Demirel, Adalet Partisi’nin lideriydi, Başbakanlık koltuğunda oturuyordu.
 ‘Sınıf düşmanı’mızdı.
Amerikan emperyalizminin işbirlikçisi’ydi.
İrtica’yı besleyen bir ‘Nurcu’ydu.
Cici demokrasi’nin ürünüydü.
Devrilmeliydi!
Bunun için askeri kışkırttık.
Cunta’lar kuruldu.
Darbe ortamı oluşturmak için sağda solda bombalar patlatıldı.
Sahte bildiriler yayınladık.
Ve 1971’de Demirel devrildi.
Ama 12 Mart Muhtırası’yla Demirel’i deviren asker, bizi de devirdi. Darbe bizim darbe değil, Amerikan ürünü bir darbeydi.
Demokrasinin, solun kolu kanadı kırıldı 12 Mart’ta. Demirel kendisini deviren askerin anayasasına, idamlarına destek çıktı.
Yıllar geçti, bu radikal dönemimi, 1999’da Kimse Kızmasın Kendimi Yazdım adını taşıyan kitabımda ayrıntılarıyla yazdım.
O tarihte cumhurbaşkanı olan Demirel’e de gönderdim:
“Sayın Demirel, sizi darbeyle devirmek istediğim yıllarımın öyküsü...”
Yakın dostlarına bu kitabımı gösterirken, “İşte demokrasi budur, bunları yazabilmek ve bunları yaşayanların dostluk edebilmeleridir” dediğini biliyorum.


12 Eylün sonrasında aynı safta buluştuk

Demirel ‘sınıf düşmanı’mızdı. ‘İrtica’yı besleyen bir ‘Nurcu’ydu. Devrilmeliydi! Bunun için askeri kışkırttık

12 Mart’tan 12 Eylül 1980’e dokuz yıl geçti.
Askeri darbe, Demirel’i bir kez daha Başbakanlık koltuğunda yakaladı.
Demirel yine direnmedi.
12 Eylül’le birlikte, 12 Mart darbesinden farklı olarak Demirel’le aynı saflarda buluştuk.
Demokrasi cephesi’ydi bu.
Cumhuriyet’in genel yayın yönetmeniydim.

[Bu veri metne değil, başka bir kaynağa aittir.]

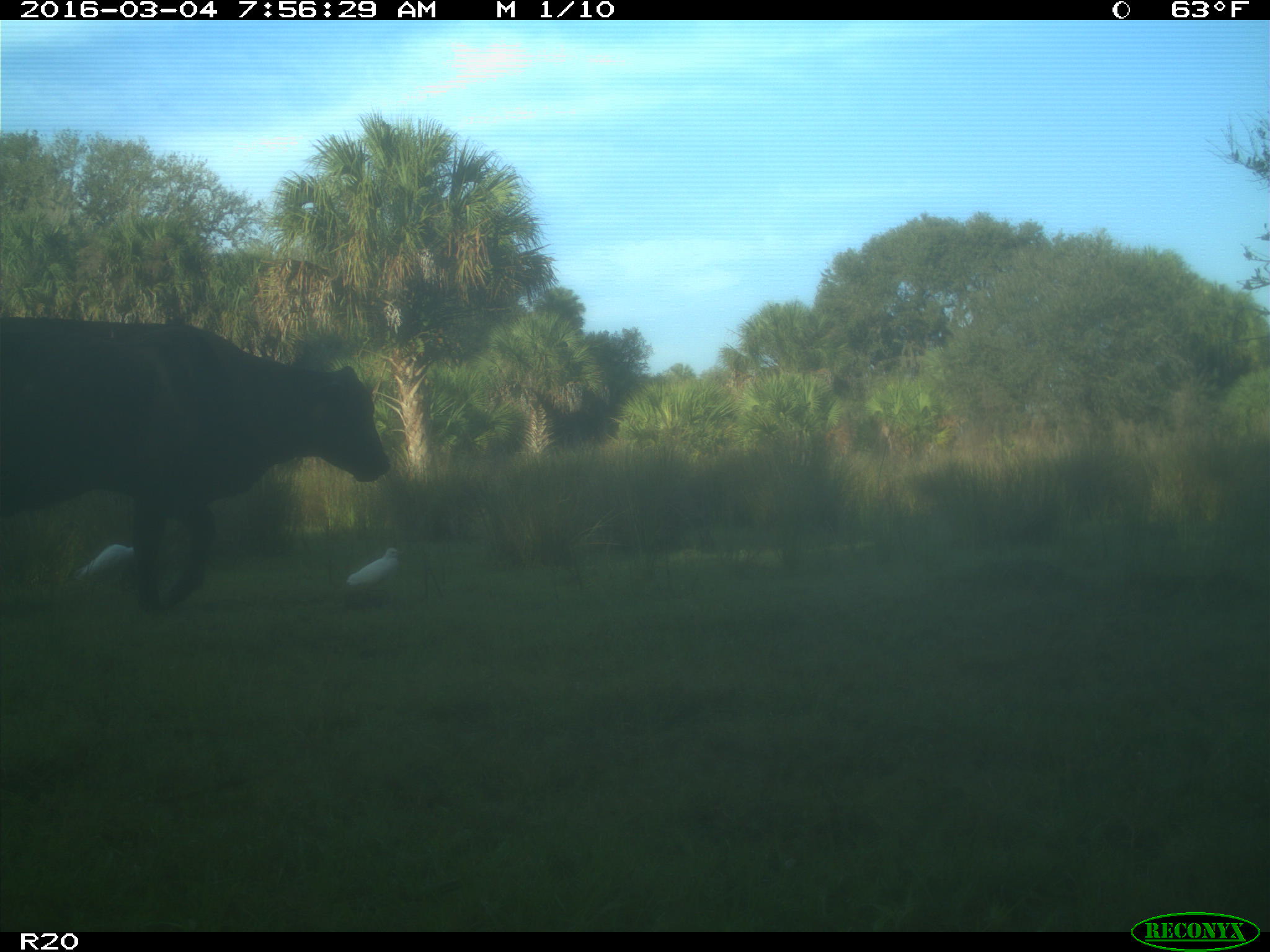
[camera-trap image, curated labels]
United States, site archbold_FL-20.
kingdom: Animalia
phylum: Chordata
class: Mammalia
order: Artiodactyla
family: Bovidae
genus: Bos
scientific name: Bos taurus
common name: domestic cow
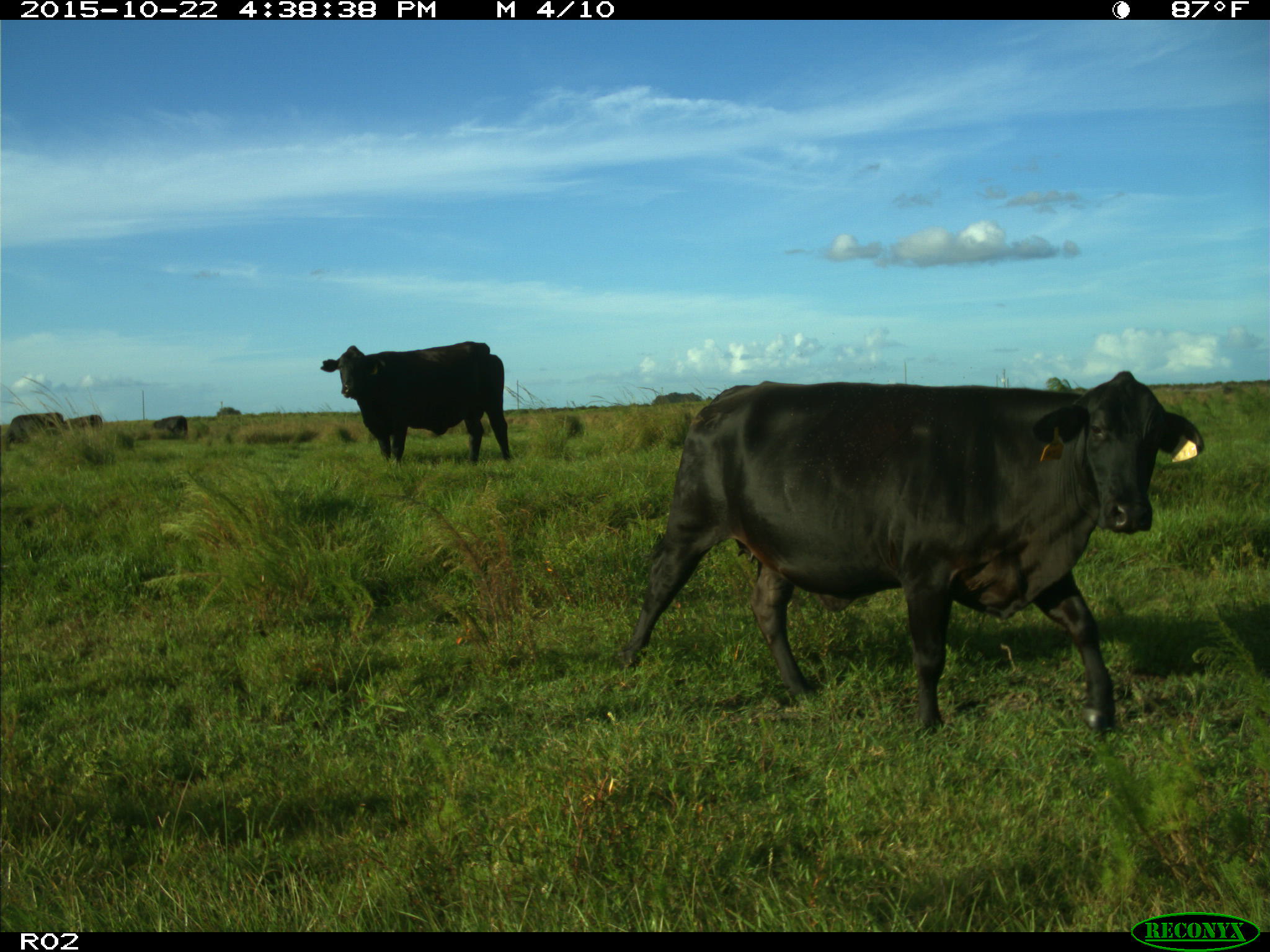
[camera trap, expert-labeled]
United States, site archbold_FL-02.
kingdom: Animalia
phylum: Chordata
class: Mammalia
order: Artiodactyla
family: Bovidae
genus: Bos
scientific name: Bos taurus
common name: domestic cow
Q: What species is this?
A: Bos taurus (domestic cow).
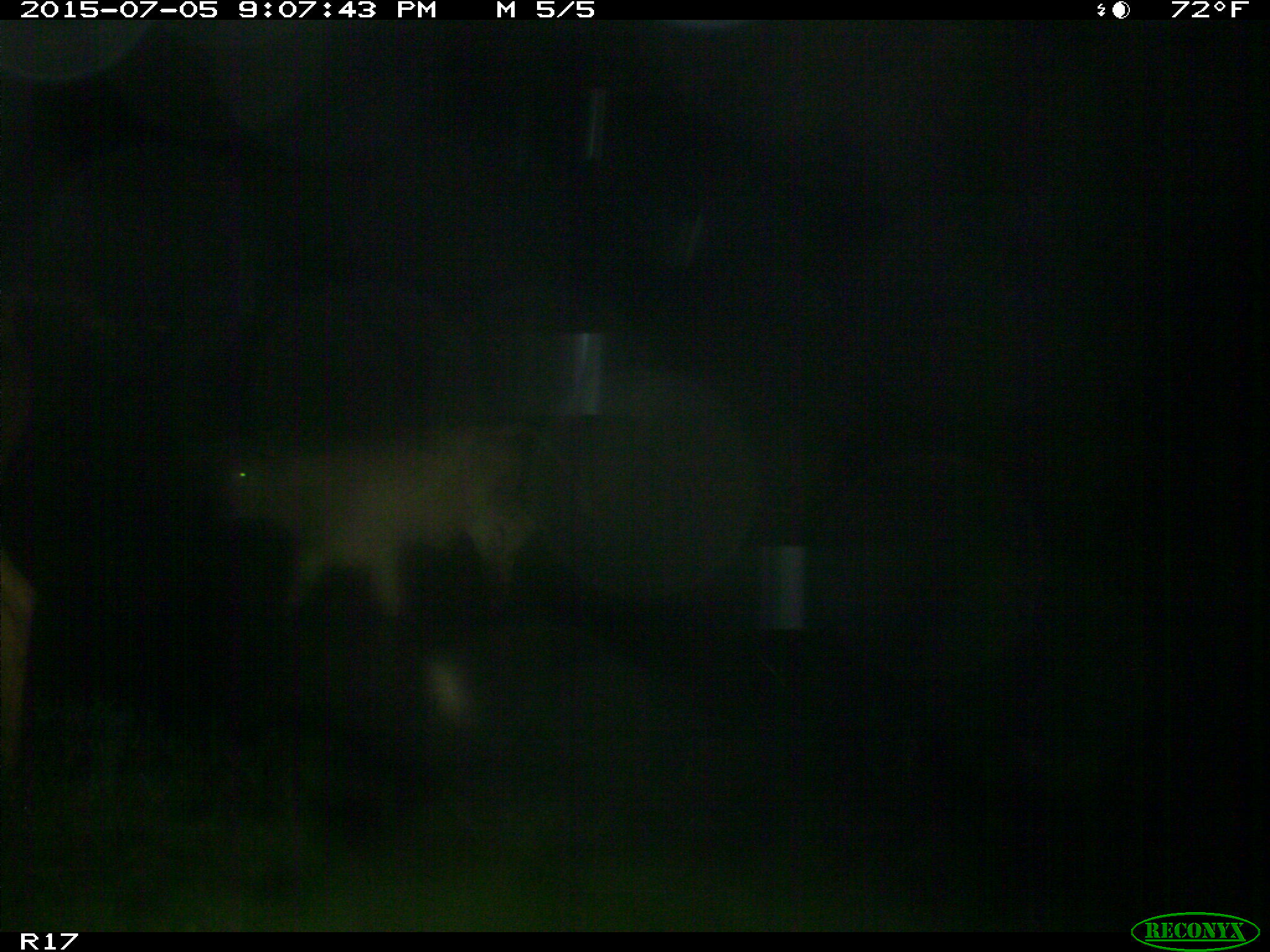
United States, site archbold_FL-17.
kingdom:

Gazetenin yayın politikası, yazarları bir bütün olarak darbenin karşısındaydı.
Darbe anayasasıyla siyaset yasaklarına karşı kararlı bir mücadele veriyorduk.
Bu demokratik mücadele sürecinde Demirel’le epeyce yakınlaştık.
Demirel yalnızdı.
Muhafazakâr basının da pek öyle yanında yer aldığı söylenemezdi.
Siyasal yasakların 1987 yılında çok az farkla kaldırılmasında belirleyici rol oynamıştı Cumhuriyet gazetesi.
1980’li yıllar boyunca çok sık görüşürdük Demirel’le. (*)
Baş konularımızdan biri Turgut Özal’dı. ANAP lideri olarak başbakanlık koltuğunda oturuyordu. Demirel’in bir numaralı hedefiydi.
Ben de Özal’ı çok sert eleştiriyordum, 12 Eylül’ün siyaset yasaklarını savunduğu için...
Siyaset yasaklısı Demirel’in 1980’lerde zamanı boldu.
Kendisiyle en çok konuştuğum konular arasında, asker meselesi, Kürt sorunu, Kıbrıs, Türk dış politikası, Avrupa, Ortadoğu, Washington, Moskova yer alırdı.
Devlet’i merak eder, ona anlattırırdım.
Asker meselesini de, Kürt sorununu da, Kıbrıs’ı da gayet iyi yerli yerine oturturdu.
Bu konularla demokrasi arasındaki bağı kurar ve Avrupa Birliği’ne giden yolun bu bağlamda nasıl açılabileceğini anlatırdı.
12 Eylül sonrasının, yani 1980’li yılların Demirel’i Amerika konusunda son derece dikkatli bir dil kullanırdı.
Türkiye’de askeri darbeler, öyle anlaşılıyordu ki, Demirel’i Amerika’yla ilgili olarak yoğurdu üfleyerek yeme noktasına getirmişti.
Hatırlıyorum.
Başbakan Demirel’in 1992 yılı şubat ayında Washington’a yaptığı resmi ziyareti izlemiştim.
Dönüş yolunda, uçakta bir ara yanındaydım. New York Times’ın ziyaretle ilgili başyazısını okumuş ve gazeteyi bana sallayarak “İşte bu da oldu, bu da oldu” demişti.
Amerika’nın galiba daha çok kendisine dönük bakışının düzeldiğine dair bir işareti olarak görmüştü o başyazıyı...
Demirel, soğuk savaş yıllarında da, daha sonra da Türk dış politikasında doğu-batı dengesini kollamıştı.
Türkiye’nin Batı dünyasının bir parçası olduğunu savunurdu. ABD ile ilişkilerin önemini ön planda tutar, AB yolunun açılmasını isterdi.
Aynı zamanda Moskova’yla, İslam âlemiyle, Ortadoğu’yla ilişkilerin de sağlam tutulmasını önemser, ama bunu Batı’nın alternatifi olarak görmezdi.
İsrail’le ilişkilerin de iyi gitmesinden yanaydı. Bunun hem Ortadoğu’da, hem de Amerika’yla Avrupa’da Türkiye’nin elini güçlendireceğini söylerdi.
Kısacası, Demirel dış politikada dengeleri sever, bu durumu Türkiye’nin çıkarına sayardı.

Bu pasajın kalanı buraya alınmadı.